Despite the fact that déjà vu is a common phenomenon, until now no one could answer the reasons for it and how exactly it develops. Lovers of mysticism and secrets are massively “promoting” their theory: supposedly, déjà vu is a kind of memory from past lives, signs of parallel worlds, or simply matrix violations. Scientists did not pay attention to such assumptions, but focused on how the brain can process information removed from memory.
Most likely, déjà vu is the result of a slowdown in communication between individual areas of the brain. This leads to the current situation being “recorded” in the brain twice in an accelerated sequence. It may well be that a person perceives an event faster than usual, bypassing short-term memory: thus, the picture is sent straight to long-term memory. An additional factor may be that the remembered information is checked by brain structures twice to exclude erroneous reproduction.
Dr. Ann Cleary, representing the University of Colorado, has been studying this issue for several years. He is of the opinion that déjà vu becomes a common cognitive error. For example, a person experiences a situation similar to something that has already happened before. However, he is unable to consciously reproduce it in memory. The brain perceives this episode as something familiar.
In a new project, Cleary and his colleagues tried to provoke a state of déjà vu in volunteers. The scientists used the simulator program The Sims, in which they created a series of virtual scenes that were spatially similar to one another. However, there was still a difference – in the general design.
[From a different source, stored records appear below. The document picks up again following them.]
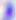

Photomicrograph. Toxoplasma gondii is shown. Captured at 400x magnification.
Assess this cell for malaria.
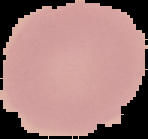

It is uninfected.

The area outside the segmented cell region is set to black. Image is 148×139 pixels. From a thin blood film.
The participants were given virtual reality glasses, after which they were “placed” one by one to the listed similar scenes that were not thematically related. As a result, the volunteers reported déjà vu upon entering the first similar scene (although in fact they had not visited it before).
“A person may not consciously remember a familiar situation, but the brain immediately detects similarities,” explains Cleary. “The data obtained causes an uneasy feeling in the person: it seems like he has been here before, but is not able to determine how and under what circumstances it happened.”
In the next test, the experts tested the ability to "predict", which is directly related to déjà vu. Volunteers were asked to go through virtual labyrinths, which again had spatial similarity. As it turned out, every second participant reported some kind of premonition, but such abilities reflected ordinary guessing.
Scientists have concluded that deja vu makes us feel like we are predicting the future, but in reality this is not the case.